Keli L. Hippen, Paul Harker-Murray, Stephen B. Porter, Sarah C. Merkel, Aryel Londer, Dawn K. Taylor, Megan Bina, Angela Panoskaltsis-Mortari, Pablo Rubinstein, Nico Van Rooijen, Tatiana N. Golovina, Megan M. Suhoski, Jeffrey S. Miller, John E. Wagner, Carl H. June, James L. Riley, Bruce R. Blazar

Research output: Contribution to journalArticle

109 Scopus citations

Abstract

Previously, we showed that human umbilical cord blood (UCB) regulatory T cells (Tregs) could be expanded approximately 100-fold using anti-CD3/28 monoclonal antibody (mAb)-coated beads to provide T-cell receptor and costimulatory signals. Because Treg numbers from a single UCB unit are limited, we explored the use of cell-based artificial antigen-presenting cells (aAPCs) preloaded with anti-CD3/28 mAbs to achieve higher levels of Treg expansion. Compared with beads, aAPCs had similar expansion properties while significantly increasing transforming growth factor β (TGF-β) secretion and the potency of Treg suppressor function. aAPCs modified to coexpress OX40L or 4-1BBL expanded UCB Tregs to a significantly greater extent than bead- or nonmodified aAPC cultures, reaching mean expansion levels exceeding 1250-fold.
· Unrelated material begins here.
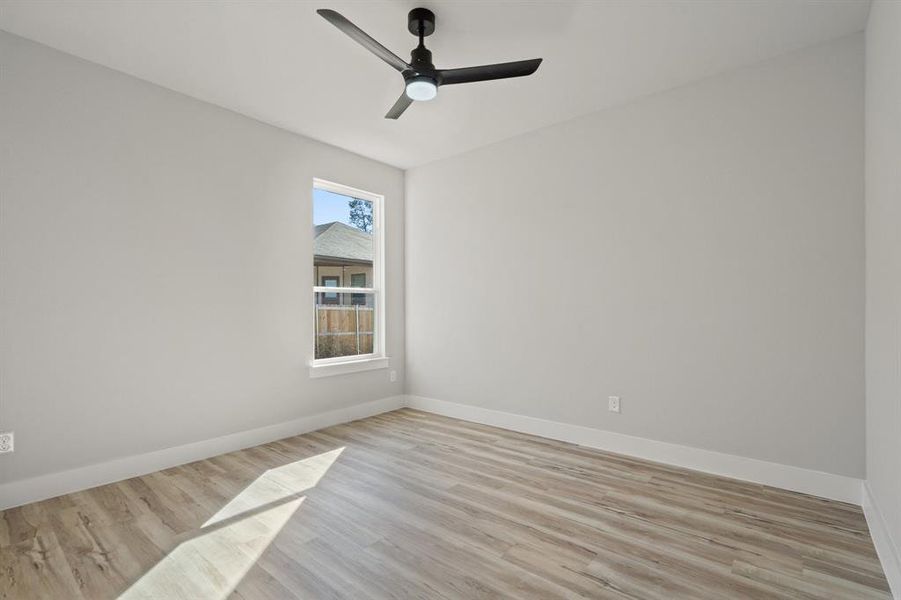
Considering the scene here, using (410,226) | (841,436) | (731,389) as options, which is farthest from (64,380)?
(841,436)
Despite the high expansion and in contrast to studies using other Treg sources, neither OX40 nor 4-1BB signaling of UCB Tregs reduced in vitro suppression. UCB Tregs expanded with 4-1 BBL expressing aAPCs had decreased levels of proapoptotic bim. UCB Tregs expanded with nonmodified or modified aAPCs versus beads resulted in higher survival associated with increased Treg persistence in a xenogeneic graft-versus-host disease lethality model. These data offer a novel approach for UCB Treg expansion using aAPCs, including those coexpressing OX40L or 4-1 BBL.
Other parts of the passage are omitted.